- [Data block]:
===============

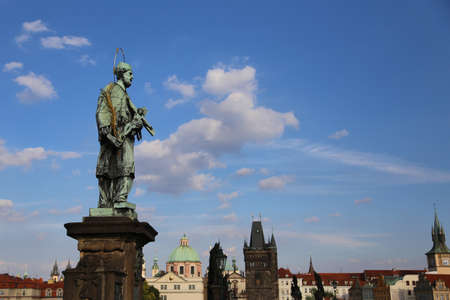 statue of John of Nepomuk at Charles Bridge in Prague Czech Republic at the site where the saint was thrown into Vltava River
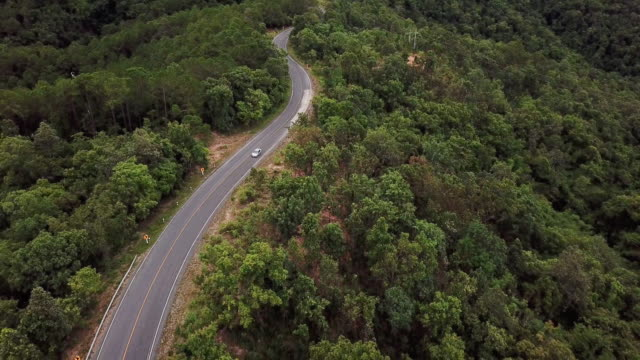 aerial view of winding road on the mountain and car driving , safety driving concept - curve stock videos and b-roll footage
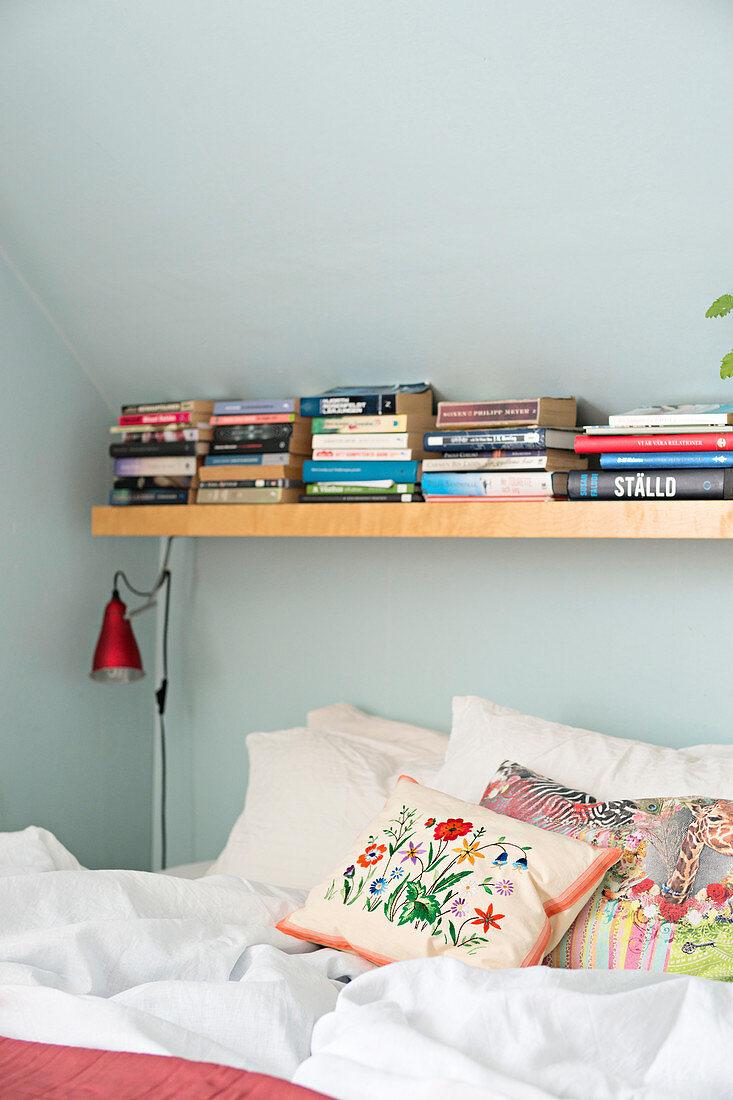 Books On Shelf Above Bed Under Sloping Buy Image 12315429 Living4media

===============

- [Aim of the exercise]: Go through the data above and transcribe it in full, omitting any image.

- [Reply to the task]:
 statue of John of Nepomuk at Charles Bridge in Prague Czech Republic at the site where the saint was thrown into Vltava River
 aerial view of winding road on the mountain and car driving , safety driving concept - curve stock videos and b-roll footage
 Books On Shelf Above Bed Under Sloping Buy Image 12315429 Living4media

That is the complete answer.